Chris Booker

Personal information
- Born: October 24, 1981 (age 44) Fort Worth, Texas, U.S.
- Listed height: 6 ft 10 in (2.08 m)
- Listed weight: 250 lb (113 kg)

Career information
- High school: Diamond Hill-Jarvis (Fort Worth, Texas)
- College: Tyler JC (2000–2002); Purdue (2002–2004);
- NBA draft: 2004: undrafted
- Playing career: 2004–2016
- Position: Power forward / center

Career history
- 2004–2005: Fenerbahçe
- 2006–2007: Tofas
- 2007–2008: Union Olimpija
- 2008–2009: Energa Czarni Słupsk
- 2009: ASU
- 2009–2010: Khimik Yuzhny
- 2010: Energa Czarni Słupsk
- 2010–2011: Krka
- 2011–2012: Telenet Oostende
- 2012–2013: Panionios
- 2013–2015: Krka
- 2015: Entente Orleans 45
- 2015–2016: Igokea
- 2016: Zlatorog Laško

Career highlights
- EuroChallenge champion (2011); 3× Slovenian League champion (2008, 2011, 2014); Belgian League champion (2012); 3× Slovenian Cup winner (2008, 2014, 2015); Bosnian Cup winner (2016); Slovenian Cup MVP (2015); Turkish League All-Star (2005);

= Chris Booker (basketball) =

American professional basketball player

Christopher Monroe Booker (born October 24, 1981) is an American former professional basketball player. He played as a 6 ft 10 in tall power forward-center.

==High school career==
As a four-year Letterman at Diamond Hill-Jarvis High School in Fort Worth, Texas, Booker averaged 24.0 points and 12.0 rebounds per game as a senior. He was named Fort Worth Player of the Year during his senior season. He earned First-Team All-District honors as a senior, and was also named District Player of the Year and Most Valuable Player in the Fort Worth district.

==College career==

===Junior college===
Booker attended Tyler Junior College in his freshman year, where he averaged 10.0 points and 10.0 rebounds per game. Improving in his sophomore season, he averaged 19.0 points and 11.0 rebounds per game, was and named All-Conference and Second Team All-American.

===Purdue===
Booker transferred for his junior season to play for Gene Keady at Purdue University, where he was named an All-Big Ten honorable mention by conference coaches, and was named to the All-Junior College Transfer Team. He led the Boilermakers in rebounding, averaging 5.7 per game. He also played in all 30 games, with 24 starts, and ranked third on the team in scoring, at 9.4 points per game. He led the squad in blocked shots, and shot 45.2 percent from the field, fourth-best on the team. He played 807 minutes, second-most on the team. He also set Purdue's record for blocks in a season.

==Professional career==
In August 2010, he signed with the Slovenian team BC Krka. With Krka he won the 2010–11 FIBA EuroChallenge.

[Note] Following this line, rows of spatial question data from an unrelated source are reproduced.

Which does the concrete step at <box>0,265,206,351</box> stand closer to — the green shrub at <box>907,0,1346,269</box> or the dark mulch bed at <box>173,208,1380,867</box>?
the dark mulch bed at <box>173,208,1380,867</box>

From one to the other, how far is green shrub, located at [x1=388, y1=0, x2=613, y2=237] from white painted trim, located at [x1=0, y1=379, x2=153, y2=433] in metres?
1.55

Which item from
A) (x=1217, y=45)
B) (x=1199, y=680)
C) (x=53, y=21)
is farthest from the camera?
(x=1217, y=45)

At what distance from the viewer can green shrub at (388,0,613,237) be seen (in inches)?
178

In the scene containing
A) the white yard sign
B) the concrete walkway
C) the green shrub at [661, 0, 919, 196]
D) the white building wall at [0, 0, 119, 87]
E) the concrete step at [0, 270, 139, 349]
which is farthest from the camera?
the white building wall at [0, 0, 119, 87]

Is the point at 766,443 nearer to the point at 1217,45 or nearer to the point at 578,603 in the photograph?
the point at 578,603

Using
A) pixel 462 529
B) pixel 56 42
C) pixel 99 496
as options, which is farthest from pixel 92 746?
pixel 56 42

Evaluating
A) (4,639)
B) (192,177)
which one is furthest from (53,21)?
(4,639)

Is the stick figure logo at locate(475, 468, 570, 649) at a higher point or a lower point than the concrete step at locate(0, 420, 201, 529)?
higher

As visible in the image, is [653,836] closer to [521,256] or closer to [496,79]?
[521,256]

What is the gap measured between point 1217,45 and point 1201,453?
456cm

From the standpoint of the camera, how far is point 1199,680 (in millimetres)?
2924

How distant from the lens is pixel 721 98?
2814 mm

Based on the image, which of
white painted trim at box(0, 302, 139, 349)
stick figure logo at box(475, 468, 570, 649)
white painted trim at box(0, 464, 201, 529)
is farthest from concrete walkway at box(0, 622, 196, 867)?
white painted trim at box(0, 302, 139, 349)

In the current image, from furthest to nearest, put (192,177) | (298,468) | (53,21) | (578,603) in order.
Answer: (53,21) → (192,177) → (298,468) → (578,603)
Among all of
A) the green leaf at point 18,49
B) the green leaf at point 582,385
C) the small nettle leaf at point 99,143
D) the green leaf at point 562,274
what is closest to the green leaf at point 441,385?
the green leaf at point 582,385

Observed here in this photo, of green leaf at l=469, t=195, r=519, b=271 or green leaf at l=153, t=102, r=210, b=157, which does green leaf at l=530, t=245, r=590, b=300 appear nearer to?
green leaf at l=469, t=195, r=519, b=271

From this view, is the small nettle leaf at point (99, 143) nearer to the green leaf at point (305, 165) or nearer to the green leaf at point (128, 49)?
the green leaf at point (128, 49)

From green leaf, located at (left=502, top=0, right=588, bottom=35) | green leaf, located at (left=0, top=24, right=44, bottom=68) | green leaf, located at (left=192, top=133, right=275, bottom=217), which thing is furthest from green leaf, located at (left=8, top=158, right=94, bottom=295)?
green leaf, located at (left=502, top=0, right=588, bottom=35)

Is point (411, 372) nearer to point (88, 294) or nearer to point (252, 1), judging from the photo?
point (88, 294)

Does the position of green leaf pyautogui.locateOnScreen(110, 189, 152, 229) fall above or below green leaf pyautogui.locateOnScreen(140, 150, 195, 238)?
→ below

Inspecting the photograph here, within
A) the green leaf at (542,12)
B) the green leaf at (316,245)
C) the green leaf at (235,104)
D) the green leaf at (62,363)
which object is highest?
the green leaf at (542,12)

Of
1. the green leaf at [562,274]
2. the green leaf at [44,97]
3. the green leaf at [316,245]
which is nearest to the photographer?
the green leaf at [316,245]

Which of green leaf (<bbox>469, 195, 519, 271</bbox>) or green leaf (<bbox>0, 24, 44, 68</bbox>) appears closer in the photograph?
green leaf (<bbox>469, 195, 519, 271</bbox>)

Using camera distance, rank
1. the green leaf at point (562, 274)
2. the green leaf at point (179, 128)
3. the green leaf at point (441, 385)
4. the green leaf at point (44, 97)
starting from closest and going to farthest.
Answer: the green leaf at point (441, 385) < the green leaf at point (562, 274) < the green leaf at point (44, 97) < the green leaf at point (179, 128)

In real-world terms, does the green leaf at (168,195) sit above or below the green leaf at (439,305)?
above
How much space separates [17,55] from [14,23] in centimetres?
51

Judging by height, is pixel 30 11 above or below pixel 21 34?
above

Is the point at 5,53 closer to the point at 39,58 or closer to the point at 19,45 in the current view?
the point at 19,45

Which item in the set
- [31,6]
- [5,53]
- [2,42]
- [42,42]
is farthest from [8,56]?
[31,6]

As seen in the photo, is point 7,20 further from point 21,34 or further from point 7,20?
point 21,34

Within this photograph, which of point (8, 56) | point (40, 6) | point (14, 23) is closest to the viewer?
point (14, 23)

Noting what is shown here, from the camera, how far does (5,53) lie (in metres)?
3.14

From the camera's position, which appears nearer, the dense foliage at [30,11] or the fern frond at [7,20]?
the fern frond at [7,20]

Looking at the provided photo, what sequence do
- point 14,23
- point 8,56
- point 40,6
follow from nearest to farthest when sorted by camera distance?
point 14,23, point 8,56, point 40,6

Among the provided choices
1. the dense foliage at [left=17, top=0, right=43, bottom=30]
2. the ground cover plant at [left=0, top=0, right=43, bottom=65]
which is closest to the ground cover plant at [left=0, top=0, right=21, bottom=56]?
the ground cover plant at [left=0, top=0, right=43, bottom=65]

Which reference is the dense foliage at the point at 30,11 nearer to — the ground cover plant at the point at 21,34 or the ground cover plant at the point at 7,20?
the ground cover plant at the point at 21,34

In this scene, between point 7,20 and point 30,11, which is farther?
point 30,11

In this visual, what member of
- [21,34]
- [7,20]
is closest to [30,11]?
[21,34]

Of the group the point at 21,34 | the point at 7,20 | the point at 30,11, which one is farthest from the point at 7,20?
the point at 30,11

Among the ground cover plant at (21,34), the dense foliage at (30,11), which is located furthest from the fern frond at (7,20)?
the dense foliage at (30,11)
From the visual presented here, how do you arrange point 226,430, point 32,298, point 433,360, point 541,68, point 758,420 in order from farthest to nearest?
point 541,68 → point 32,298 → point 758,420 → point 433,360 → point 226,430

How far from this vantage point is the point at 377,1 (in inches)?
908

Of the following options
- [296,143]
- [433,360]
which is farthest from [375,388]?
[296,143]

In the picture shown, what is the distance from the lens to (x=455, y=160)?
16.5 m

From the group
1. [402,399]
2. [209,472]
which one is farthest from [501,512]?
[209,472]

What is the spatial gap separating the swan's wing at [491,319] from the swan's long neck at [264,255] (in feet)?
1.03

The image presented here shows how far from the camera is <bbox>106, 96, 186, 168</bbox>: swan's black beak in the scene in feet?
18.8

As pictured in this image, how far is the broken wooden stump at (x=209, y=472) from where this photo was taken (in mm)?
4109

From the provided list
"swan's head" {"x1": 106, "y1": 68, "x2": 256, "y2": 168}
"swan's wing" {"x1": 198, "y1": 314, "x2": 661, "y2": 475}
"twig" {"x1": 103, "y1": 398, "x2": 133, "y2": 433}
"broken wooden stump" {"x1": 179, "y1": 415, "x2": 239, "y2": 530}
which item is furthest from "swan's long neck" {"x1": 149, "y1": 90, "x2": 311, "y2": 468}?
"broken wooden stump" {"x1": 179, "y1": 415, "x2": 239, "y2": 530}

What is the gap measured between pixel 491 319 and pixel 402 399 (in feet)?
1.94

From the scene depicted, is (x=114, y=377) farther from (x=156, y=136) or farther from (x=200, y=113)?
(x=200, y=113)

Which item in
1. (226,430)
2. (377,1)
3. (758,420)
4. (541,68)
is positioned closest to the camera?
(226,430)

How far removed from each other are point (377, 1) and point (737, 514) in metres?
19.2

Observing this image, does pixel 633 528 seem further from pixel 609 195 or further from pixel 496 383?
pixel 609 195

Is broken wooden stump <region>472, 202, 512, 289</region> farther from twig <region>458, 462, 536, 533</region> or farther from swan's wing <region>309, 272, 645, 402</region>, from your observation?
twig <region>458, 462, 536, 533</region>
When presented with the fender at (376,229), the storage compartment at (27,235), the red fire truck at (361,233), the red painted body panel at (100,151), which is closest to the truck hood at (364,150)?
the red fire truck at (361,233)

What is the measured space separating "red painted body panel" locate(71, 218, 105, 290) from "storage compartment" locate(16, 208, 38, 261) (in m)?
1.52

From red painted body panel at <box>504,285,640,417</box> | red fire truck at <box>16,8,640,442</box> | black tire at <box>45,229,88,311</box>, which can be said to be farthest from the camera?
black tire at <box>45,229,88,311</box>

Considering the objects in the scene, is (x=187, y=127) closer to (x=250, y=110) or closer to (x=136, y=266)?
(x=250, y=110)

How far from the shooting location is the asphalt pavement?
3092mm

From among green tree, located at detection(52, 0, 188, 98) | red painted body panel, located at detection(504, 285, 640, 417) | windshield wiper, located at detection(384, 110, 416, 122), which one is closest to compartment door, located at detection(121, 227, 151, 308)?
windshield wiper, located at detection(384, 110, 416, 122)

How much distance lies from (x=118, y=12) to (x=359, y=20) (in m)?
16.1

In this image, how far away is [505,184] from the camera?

In August 2011, he signed a two-year deal with the Belgian team Telenet Oostende. He left Oostende after one season.

For the 2012–13 season he signed with the Greek team Panionios.

In September 2013, he returned to his former team BC Krka signing a one-year deal. In July 2014, he extended his contract with Krka for one more season.

On October 9, 2015, Booker signed a deal with Entente Orleans 45 of the French top league, LNB Pro A.

On December 17, 2015, Booker signed a deal with KK Igokea. In March 2016, he left Igokea and signed with Zlatorog Laško for the rest of the season.